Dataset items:
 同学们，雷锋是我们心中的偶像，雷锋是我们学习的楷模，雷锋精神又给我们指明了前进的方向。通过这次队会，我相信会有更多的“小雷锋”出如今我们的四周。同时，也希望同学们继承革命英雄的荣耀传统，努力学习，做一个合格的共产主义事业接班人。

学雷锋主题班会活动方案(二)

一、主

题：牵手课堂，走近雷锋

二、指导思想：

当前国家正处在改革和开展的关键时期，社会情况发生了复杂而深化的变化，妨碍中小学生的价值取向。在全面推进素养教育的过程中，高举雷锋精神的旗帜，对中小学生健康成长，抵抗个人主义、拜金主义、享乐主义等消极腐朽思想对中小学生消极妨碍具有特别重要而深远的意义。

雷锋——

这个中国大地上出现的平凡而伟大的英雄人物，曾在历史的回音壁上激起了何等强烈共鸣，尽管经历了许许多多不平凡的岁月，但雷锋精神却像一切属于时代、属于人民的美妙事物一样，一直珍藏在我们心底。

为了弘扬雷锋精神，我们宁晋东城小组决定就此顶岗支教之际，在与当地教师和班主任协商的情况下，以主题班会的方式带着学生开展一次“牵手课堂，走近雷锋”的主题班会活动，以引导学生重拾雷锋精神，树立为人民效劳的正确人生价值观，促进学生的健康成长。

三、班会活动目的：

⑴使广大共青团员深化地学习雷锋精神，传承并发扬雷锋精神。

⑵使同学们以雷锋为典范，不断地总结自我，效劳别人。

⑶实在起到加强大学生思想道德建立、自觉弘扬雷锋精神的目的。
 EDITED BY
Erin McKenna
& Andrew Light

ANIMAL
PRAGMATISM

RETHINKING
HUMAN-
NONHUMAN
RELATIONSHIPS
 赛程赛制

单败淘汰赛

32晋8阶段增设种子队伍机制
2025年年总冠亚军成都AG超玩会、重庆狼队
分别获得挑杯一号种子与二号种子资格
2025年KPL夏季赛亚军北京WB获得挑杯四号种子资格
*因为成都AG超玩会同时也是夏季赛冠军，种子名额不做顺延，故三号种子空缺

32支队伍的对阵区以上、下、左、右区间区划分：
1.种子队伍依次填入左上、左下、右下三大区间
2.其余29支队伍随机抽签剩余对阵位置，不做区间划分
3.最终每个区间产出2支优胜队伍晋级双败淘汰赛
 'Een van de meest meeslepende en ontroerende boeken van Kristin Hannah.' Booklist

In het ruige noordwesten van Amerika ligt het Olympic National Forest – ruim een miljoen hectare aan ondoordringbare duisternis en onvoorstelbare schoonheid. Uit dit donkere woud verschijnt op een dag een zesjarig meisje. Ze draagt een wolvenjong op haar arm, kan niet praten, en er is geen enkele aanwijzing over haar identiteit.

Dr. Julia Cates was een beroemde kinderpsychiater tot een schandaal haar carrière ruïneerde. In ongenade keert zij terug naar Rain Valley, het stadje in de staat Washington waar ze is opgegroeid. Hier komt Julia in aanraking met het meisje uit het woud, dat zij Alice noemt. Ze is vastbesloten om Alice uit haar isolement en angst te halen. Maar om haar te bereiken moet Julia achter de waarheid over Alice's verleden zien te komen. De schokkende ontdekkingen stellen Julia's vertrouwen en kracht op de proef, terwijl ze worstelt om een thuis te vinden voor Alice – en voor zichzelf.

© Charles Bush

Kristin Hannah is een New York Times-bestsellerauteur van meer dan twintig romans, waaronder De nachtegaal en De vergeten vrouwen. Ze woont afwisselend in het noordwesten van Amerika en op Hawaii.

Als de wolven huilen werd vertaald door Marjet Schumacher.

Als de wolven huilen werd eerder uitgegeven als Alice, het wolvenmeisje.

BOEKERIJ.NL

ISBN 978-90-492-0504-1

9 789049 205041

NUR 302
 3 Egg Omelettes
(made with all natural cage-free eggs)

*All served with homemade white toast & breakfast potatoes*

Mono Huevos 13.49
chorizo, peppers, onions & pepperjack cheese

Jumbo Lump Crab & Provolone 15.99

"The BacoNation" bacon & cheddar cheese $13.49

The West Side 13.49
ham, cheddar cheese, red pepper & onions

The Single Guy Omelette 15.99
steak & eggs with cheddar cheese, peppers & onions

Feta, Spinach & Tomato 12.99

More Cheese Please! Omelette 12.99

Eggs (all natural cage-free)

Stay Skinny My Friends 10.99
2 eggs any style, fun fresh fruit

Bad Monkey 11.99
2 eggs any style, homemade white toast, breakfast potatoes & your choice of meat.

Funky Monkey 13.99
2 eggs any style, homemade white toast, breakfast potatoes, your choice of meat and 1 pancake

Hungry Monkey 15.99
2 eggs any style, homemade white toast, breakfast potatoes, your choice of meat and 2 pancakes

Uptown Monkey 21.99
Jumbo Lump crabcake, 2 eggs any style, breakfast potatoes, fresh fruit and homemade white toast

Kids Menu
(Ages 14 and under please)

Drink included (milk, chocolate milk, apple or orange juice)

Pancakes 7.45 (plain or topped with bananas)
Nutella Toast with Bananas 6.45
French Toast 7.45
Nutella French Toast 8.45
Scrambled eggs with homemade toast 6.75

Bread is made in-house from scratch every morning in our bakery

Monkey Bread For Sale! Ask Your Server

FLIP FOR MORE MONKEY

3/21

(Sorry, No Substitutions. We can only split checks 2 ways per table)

What you need to do:
The answer should reproduce each entry above in full.

Answer box:
 同学们，雷锋是我们心中的偶像，雷锋是我们学习的楷模，雷锋精神又给我们指明了前进的方向。通过这次队会，我相信会有更多的“小雷锋”出如今我们的四周。同时，也希望同学们继承革命英雄的荣耀传统，努力学习，做一个合格的共产主义事业接班人。

学雷锋主题班会活动方案(二)

一、主

题：牵手课堂，走近雷锋

二、指导思想：

当前国家正处在改革和开展的关键时期，社会情况发生了复杂而深化的变化，妨碍中小学生的价值取向。在全面推进素养教育的过程中，高举雷锋精神的旗帜，对中小学生健康成长，抵抗个人主义、拜金主义、享乐主义等消极腐朽思想对中小学生消极妨碍具有特别重要而深远的意义。

雷锋——

这个中国大地上出现的平凡而伟大的英雄人物，曾在历史的回音壁上激起了何等强烈共鸣，尽管经历了许许多多不平凡的岁月，但雷锋精神却像一切属于时代、属于人民的美妙事物一样，一直珍藏在我们心底。

为了弘扬雷锋精神，我们宁晋东城小组决定就此顶岗支教之际，在与当地教师和班主任协商的情况下，以主题班会的方式带着学生开展一次“牵手课堂，走近雷锋”的主题班会活动，以引导学生重拾雷锋精神，树立为人民效劳的正确人生价值观，促进学生的健康成长。

三、班会活动目的：

⑴使广大共青团员深化地学习雷锋精神，传承并发扬雷锋精神。

⑵使同学们以雷锋为典范，不断地总结自我，效劳别人。

⑶实在起到加强大学生思想道德建立、自觉弘扬雷锋精神的目的。
 EDITED BY
Erin McKenna
& Andrew Light

ANIMAL
PRAGMATISM

RETHINKING
HUMAN-
NONHUMAN
RELATIONSHIPS
 赛程赛制

单败淘汰赛

32晋8阶段增设种子队伍机制
2025年年总冠亚军成都AG超玩会、重庆狼队
分别获得挑杯一号种子与二号种子资格
2025年KPL夏季赛亚军北京WB获得挑杯四号种子资格
*因为成都AG超玩会同时也是夏季赛冠军，种子名额不做顺延，故三号种子空缺

32支队伍的对阵区以上、下、左、右区间区划分：
1.种子队伍依次填入左上、左下、右下三大区间
2.其余29支队伍随机抽签剩余对阵位置，不做区间划分
3.最终每个区间产出2支优胜队伍晋级双败淘汰赛
 'Een van de meest meeslepende en ontroerende boeken van Kristin Hannah.' Booklist

In het ruige noordwesten van Amerika ligt het Olympic National Forest – ruim een miljoen hectare aan ondoordringbare duisternis en onvoorstelbare schoonheid. Uit dit donkere woud verschijnt op een dag een zesjarig meisje. Ze draagt een wolvenjong op haar arm, kan niet praten, en er is geen enkele aanwijzing over haar identiteit.

Dr. Julia Cates was een beroemde kinderpsychiater tot een schandaal haar carrière ruïneerde. In ongenade keert zij terug naar Rain Valley, het stadje in de staat Washington waar ze is opgegroeid. Hier komt Julia in aanraking met het meisje uit het woud, dat zij Alice noemt. Ze is vastbesloten om Alice uit haar isolement en angst te halen. Maar om haar te bereiken moet Julia achter de waarheid over Alice's verleden zien te komen. De schokkende ontdekkingen stellen Julia's vertrouwen en kracht op de proef, terwijl ze worstelt om een thuis te vinden voor Alice – en voor zichzelf.

© Charles Bush

Kristin Hannah is een New York Times-bestsellerauteur van meer dan twintig romans, waaronder De nachtegaal en De vergeten vrouwen. Ze woont afwisselend in het noordwesten van Amerika en op Hawaii.

Als de wolven huilen werd vertaald door Marjet Schumacher.

Als de wolven huilen werd eerder uitgegeven als Alice, het wolvenmeisje.

BOEKERIJ.NL

ISBN 978-90-492-0504-1

9 789049 205041

NUR 302
 3 Egg Omelettes
(made with all natural cage-free eggs)

*All served with homemade white toast & breakfast potatoes*

Mono Huevos 13.49
chorizo, peppers, onions & pepperjack cheese

Jumbo Lump Crab & Provolone 15.99

"The BacoNation" bacon & cheddar cheese $13.49

The West Side 13.49
ham, cheddar cheese, red pepper & onions

The Single Guy Omelette 15.99
steak & eggs with cheddar cheese, peppers & onions

Feta, Spinach & Tomato 12.99

More Cheese Please! Omelette 12.99

Eggs (all natural cage-free)

Stay Skinny My Friends 10.99
2 eggs any style, fun fresh fruit

Bad Monkey 11.99
2 eggs any style, homemade white toast, breakfast potatoes & your choice of meat.

Funky Monkey 13.99
2 eggs any style, homemade white toast, breakfast potatoes, your choice of meat and 1 pancake

Hungry Monkey 15.99
2 eggs any style, homemade white toast, breakfast potatoes, your choice of meat and 2 pancakes

Uptown Monkey 21.99
Jumbo Lump crabcake, 2 eggs any style, breakfast potatoes, fresh fruit and homemade white toast

Kids Menu
(Ages 14 and under please)

Drink included (milk, chocolate milk, apple or orange juice)

Pancakes 7.45 (plain or topped with bananas)
Nutella Toast with Bananas 6.45
French Toast 7.45
Nutella French Toast 8.45
Scrambled eggs with homemade toast 6.75

Bread is made in-house from scratch every morning in our bakery

Monkey Bread For Sale! Ask Your Server

FLIP FOR MORE MONKEY

3/21

(Sorry, No Substitutions. We can only split checks 2 ways per table)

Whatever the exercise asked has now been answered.